→ Text shown:
<<<<
Not many people can say they live inside a work of art. That’s how Dan Chrzanowski describes the single-story, Frank Lloyd Wright home he shares with his wife, Dianne.

Dianne says living in her home is like being on vacation every day.

“Mr. Wright designed houses that are magical places to live,” she said. “I’m never bored and I discover new things to love every day.”

“There’s not another one like this,” agreed Dan, whose restoration efforts resulted in the house’s being added to the National Register of Historic Places in January.

Designed by Wright in 1953 and built in 1954 for Dr. John and Syd Dobkins, it is part of the architect’s Usonian period, when he created affordable homes for the middle class.

Dan’s enthusiasm for Wright’s design theories and his appreciation of the home’s historical significance is contagious.

“I consider myself the caretaker,” Dan said. “(A Wright home) is bigger than any owner that lives there.”

Surrounded by five acres of beautiful nature on Plain Center Avenue within the city limits of Canton, the tour must start on the outside, Dan said, because the lay of the land was the first thing Wright considered when planning a home.

The 2,000-square-foot house sits into the landscape, much like a park pavilion, as Dan describes it.

The driveway leads to the north, or “private,” side of the house, the location of the only entryway. From here, the home looks very small. Cars are parked beneath a carport to the left of the home because Wright thought garages were unnecessary, along with basements and attics.

“Wright was a minimalist before there was such a thing as a minimalist,” Dan explains.

The home seems even smaller when one views it from the east, where you look down on the bedroom suite from a hillside and it seems as though you are towering over it.

From here, three different roof styles — the flat roof, the Bermuda-style copper or shed roof, and a gable — are seen.

On the garden side, or public view, of the home, one looks up at a 1 1/2 -story wall of windows, which makes the house appear to be much larger than the earlier views.

Based on a triangular model, only 60- and 120-degree angles are found in this home. The same specially cast Belden brick, mahogany and concrete are used inside and out.

Dan said Wright did not like paint and used natural materials and light to achieve color.

Dan, an artist who worked as an illustrator at American Greetings for 37 years and who now creates in his own studios on the property, understands how Wright was able to make a space feel larger through his use of light and changes in ceiling heights, or through “compression and release.”
>>>>
→ Record excerpts:
<<<<
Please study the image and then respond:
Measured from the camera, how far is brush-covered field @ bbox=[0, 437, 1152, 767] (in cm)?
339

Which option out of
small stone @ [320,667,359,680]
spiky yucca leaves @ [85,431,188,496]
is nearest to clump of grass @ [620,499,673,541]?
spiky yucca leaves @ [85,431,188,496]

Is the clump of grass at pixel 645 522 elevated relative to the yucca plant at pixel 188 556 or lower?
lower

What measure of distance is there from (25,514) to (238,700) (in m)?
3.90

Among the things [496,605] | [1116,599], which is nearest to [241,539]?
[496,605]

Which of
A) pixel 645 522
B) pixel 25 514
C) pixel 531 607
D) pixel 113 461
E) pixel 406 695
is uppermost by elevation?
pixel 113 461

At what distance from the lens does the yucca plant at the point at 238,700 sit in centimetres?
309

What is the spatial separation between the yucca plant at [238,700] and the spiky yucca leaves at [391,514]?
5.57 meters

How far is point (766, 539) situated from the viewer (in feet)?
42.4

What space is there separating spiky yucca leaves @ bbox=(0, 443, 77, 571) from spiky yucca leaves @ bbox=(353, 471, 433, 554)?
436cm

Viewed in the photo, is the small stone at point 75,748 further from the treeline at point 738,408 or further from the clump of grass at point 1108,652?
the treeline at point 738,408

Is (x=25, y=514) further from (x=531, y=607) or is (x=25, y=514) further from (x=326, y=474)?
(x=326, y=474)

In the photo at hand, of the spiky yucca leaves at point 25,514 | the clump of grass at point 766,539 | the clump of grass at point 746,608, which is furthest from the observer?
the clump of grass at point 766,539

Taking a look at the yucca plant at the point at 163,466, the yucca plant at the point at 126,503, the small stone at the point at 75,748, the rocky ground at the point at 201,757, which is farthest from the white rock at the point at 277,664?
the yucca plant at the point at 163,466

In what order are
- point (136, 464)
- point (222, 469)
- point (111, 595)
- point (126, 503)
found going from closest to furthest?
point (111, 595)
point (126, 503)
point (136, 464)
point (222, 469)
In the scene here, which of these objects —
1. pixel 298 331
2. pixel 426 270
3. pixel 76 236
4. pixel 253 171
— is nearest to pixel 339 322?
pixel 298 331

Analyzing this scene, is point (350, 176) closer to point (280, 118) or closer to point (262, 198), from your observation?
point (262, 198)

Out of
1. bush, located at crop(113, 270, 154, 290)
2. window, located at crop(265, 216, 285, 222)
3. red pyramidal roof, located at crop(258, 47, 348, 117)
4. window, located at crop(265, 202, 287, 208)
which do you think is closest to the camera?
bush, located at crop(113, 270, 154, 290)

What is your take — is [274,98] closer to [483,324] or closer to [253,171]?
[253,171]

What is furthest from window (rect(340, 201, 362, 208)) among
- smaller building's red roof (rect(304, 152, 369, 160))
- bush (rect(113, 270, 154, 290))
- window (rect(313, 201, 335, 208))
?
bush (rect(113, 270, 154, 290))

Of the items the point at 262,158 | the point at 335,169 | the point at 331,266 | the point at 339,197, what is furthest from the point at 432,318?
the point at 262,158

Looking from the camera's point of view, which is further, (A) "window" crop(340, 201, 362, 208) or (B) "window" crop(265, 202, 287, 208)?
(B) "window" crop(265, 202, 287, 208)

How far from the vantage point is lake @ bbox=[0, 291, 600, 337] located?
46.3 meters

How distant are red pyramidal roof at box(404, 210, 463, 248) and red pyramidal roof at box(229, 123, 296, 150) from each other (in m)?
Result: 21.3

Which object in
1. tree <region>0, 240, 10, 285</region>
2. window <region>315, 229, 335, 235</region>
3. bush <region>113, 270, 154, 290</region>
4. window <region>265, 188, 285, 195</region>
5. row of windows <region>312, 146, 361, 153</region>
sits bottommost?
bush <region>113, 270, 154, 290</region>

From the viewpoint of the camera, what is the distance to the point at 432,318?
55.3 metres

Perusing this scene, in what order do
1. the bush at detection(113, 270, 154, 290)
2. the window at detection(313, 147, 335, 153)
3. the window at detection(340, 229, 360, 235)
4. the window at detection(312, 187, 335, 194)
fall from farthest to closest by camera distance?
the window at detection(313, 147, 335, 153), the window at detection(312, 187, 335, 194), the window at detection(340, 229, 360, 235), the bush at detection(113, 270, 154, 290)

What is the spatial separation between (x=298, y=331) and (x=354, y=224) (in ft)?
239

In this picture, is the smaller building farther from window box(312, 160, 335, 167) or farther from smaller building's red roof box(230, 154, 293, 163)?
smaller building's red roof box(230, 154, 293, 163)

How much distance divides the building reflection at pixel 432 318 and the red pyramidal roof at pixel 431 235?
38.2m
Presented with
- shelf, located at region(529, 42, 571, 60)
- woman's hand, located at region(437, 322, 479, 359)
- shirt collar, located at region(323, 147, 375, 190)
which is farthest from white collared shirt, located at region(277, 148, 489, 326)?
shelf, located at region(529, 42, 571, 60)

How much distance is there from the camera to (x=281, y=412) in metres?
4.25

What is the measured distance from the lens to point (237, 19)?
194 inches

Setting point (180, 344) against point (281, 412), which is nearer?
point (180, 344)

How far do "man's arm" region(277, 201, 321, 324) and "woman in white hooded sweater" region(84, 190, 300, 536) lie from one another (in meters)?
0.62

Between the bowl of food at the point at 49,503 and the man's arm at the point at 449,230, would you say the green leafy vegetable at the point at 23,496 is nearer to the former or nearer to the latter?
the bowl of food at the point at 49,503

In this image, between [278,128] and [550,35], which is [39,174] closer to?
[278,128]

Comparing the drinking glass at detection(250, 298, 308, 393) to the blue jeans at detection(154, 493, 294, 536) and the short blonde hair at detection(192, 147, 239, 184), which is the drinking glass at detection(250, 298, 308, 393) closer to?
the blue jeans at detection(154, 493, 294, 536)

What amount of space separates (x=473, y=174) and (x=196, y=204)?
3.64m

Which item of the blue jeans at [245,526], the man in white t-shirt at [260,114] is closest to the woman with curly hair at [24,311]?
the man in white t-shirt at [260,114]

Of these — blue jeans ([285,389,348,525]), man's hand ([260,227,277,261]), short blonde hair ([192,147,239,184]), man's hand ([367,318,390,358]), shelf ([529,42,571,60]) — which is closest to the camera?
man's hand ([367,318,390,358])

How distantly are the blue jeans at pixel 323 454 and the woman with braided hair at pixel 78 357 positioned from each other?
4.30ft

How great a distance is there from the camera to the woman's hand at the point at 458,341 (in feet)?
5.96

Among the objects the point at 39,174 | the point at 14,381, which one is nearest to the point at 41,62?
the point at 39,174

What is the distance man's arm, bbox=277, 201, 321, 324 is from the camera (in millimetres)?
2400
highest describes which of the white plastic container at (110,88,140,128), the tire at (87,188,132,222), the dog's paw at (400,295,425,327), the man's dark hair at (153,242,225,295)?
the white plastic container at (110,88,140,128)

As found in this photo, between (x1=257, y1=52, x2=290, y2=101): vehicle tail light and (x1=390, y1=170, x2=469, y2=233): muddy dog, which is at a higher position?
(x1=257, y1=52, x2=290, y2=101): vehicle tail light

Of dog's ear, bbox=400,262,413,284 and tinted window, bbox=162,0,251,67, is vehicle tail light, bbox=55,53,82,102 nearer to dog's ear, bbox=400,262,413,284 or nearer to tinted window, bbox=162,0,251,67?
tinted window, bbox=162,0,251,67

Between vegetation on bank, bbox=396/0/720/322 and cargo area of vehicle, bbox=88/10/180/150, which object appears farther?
>>>>
Quote the stretch of the Frank Lloyd Wright house text from "Dan’s enthusiasm for" through "Dan describes it.". The listing comes from a different source than the text.

→ Response below:
Dan’s enthusiasm for Wright’s design theories and his appreciation of the home’s historical significance is contagious.

“I consider myself the caretaker,” Dan said. “(A Wright home) is bigger than any owner that lives there.”

Surrounded by five acres of beautiful nature on Plain Center Avenue within the city limits of Canton, the tour must start on the outside, Dan said, because the lay of the land was the first thing Wright considered when planning a home.

The 2,000-square-foot house sits into the landscape, much like a park pavilion, as Dan describes it.